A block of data
■ ■ ■ ■ ■ ■ ■
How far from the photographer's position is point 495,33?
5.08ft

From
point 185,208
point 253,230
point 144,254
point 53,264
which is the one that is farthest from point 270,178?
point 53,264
■ ■ ■ ■ ■ ■ ■
• [Directions]:
Retype every row above character for character, keeping the original line breaks.

• [Finished answer]:
How far from the photographer's position is point 495,33?
5.08ft

From
point 185,208
point 253,230
point 144,254
point 53,264
which is the one that is farthest from point 270,178?
point 53,264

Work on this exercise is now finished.